Medikamentenbezug rund um die Uhr
Das «Vitasphère Gesundheitszentrum» wird den ersten «Medicomaten» in der Schweiz in Betrieb nehmen. Damit können Patienten und Patientinnen rund um die Uhr auch ausserhalb der Praxis-Öffnungszeiten Medikamente beziehen. Vom Prinzip her ist es fast so einfach, wie bei einem Getränkeautomaten, auch wenn die Technik, die dahintersteckt, hochkomplex ist und sich die Investition samt dem angeschlossenen ROWA-Medikamentenrobotersystem im sechsstelligen Bereich bewegt. Die Patienten können ihr Medikament telefonisch oder mittels E-Mail in der Hausarztpraxis anfordern. Nach Rücksprache mit dem behandelnden Arzt erhält der Patient einen Türcode, um jederzeit durch die verschlossene Türe zum «Medicomaten» zu gelangen, und einen QR-Code, um das vorher vom Praxisteam gerüstete Medikament zu beziehen. Durch das «Vieraugenprinzip» wird vorgängig sichergestellt, dass der richtige Patient das korrekte Medikament erhält. Die Ausgabe erfolgt computergesteuert durch den Medikamentenroboter aus dem klimatisierten Medikamentenlager im Keller. Der «Medicomat» steht nur Patienten der behandelnden Praxis offen. top/PR

Ausbildungsplätze
Zukunftsausgerichtet ist die Hausarztpraxis aber auch im Ausbildungsbereich. Drei der vier Medizinischen Praxisassistentinnen sind befähigt, Lernende auszubilden. «In einem nächsten Schritt wollen wir ab 2023 auch Assistenzärztinnen und -ärzten die Möglichkeit anbieten können, bei uns Erfahrungen zu sammeln», blickt Sebastian Stiebitz in die nahe Zukunft.

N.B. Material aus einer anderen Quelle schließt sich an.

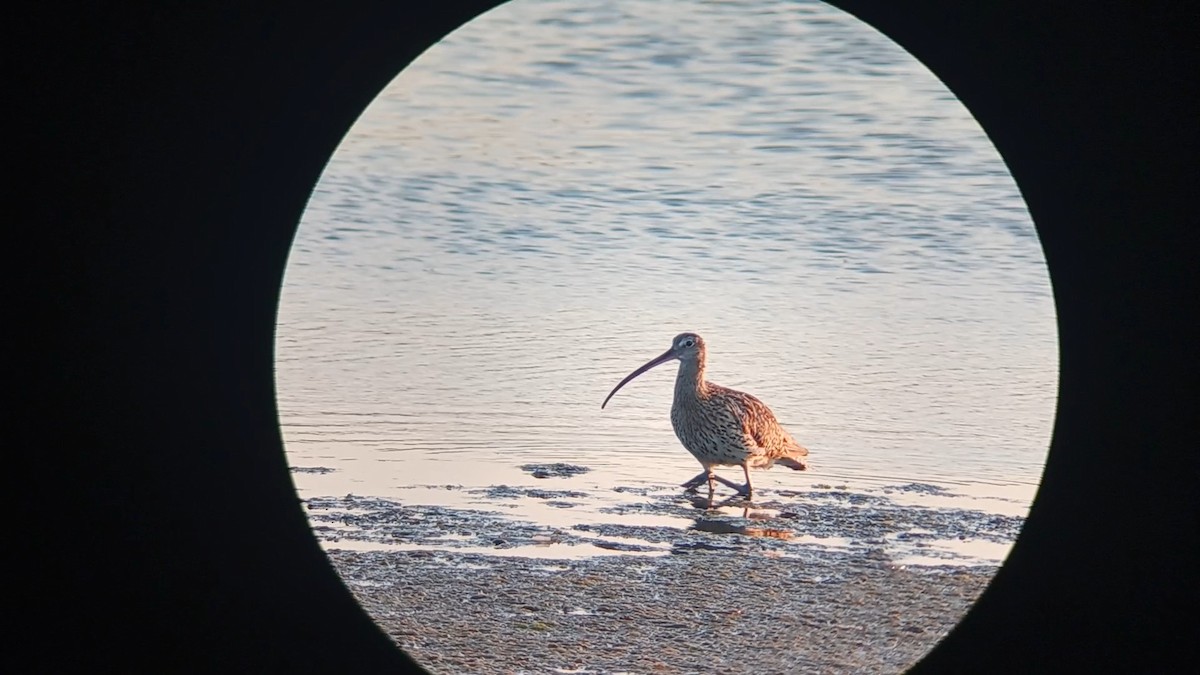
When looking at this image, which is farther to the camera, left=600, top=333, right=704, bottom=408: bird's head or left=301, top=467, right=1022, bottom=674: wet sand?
left=600, top=333, right=704, bottom=408: bird's head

Leitender Arzt Sebastian Stiebitz
Sebastian Stiebitz wurde am 27. März 1987 in Zwenkau (Deutschland) geboren und hat 2013 sein Humanmedizinstudium an der Universität Leipzig abgeschlossen. Seither ist er an verschiedenen Spitälern in der Schweiz tätig.
So war er Assistenzarzt an der Medizinischen Klinik im Kantonsspital Olten (2015 bis 2018, davon je sechs Monate Geriatrie und Intensivstation), Assistenzarzt in der Psychiatrie an der Klinik Solothurn/Langendorf (2018/2019 Behandlungszentrum für Angst und Depressionserkrankungen und 2019/2020 für Alterspsychiatrie), Oberarzt Altersmedizin am Kantonsspital Olten und am Bürgerspital Solothurn und zuletzt seit 2021 als Oberarzt an der Universitären Altersmedizin Felix Platter in Basel.
Nach neun Jahren Tätigkeit an Spitälern fasste er den Entschluss, in die Hausarzttätigkeit zu wechseln. Durch Lukas Zimmerli, Chefarzt Innere Medizin am Kantonsspital Olten, ist der Kontakt zu Andreas Baumann entstanden.
Sebastian Stiebitz ist verheiratet und hat zwei Söhne. Seit 2019 wohnt er in Aarburg.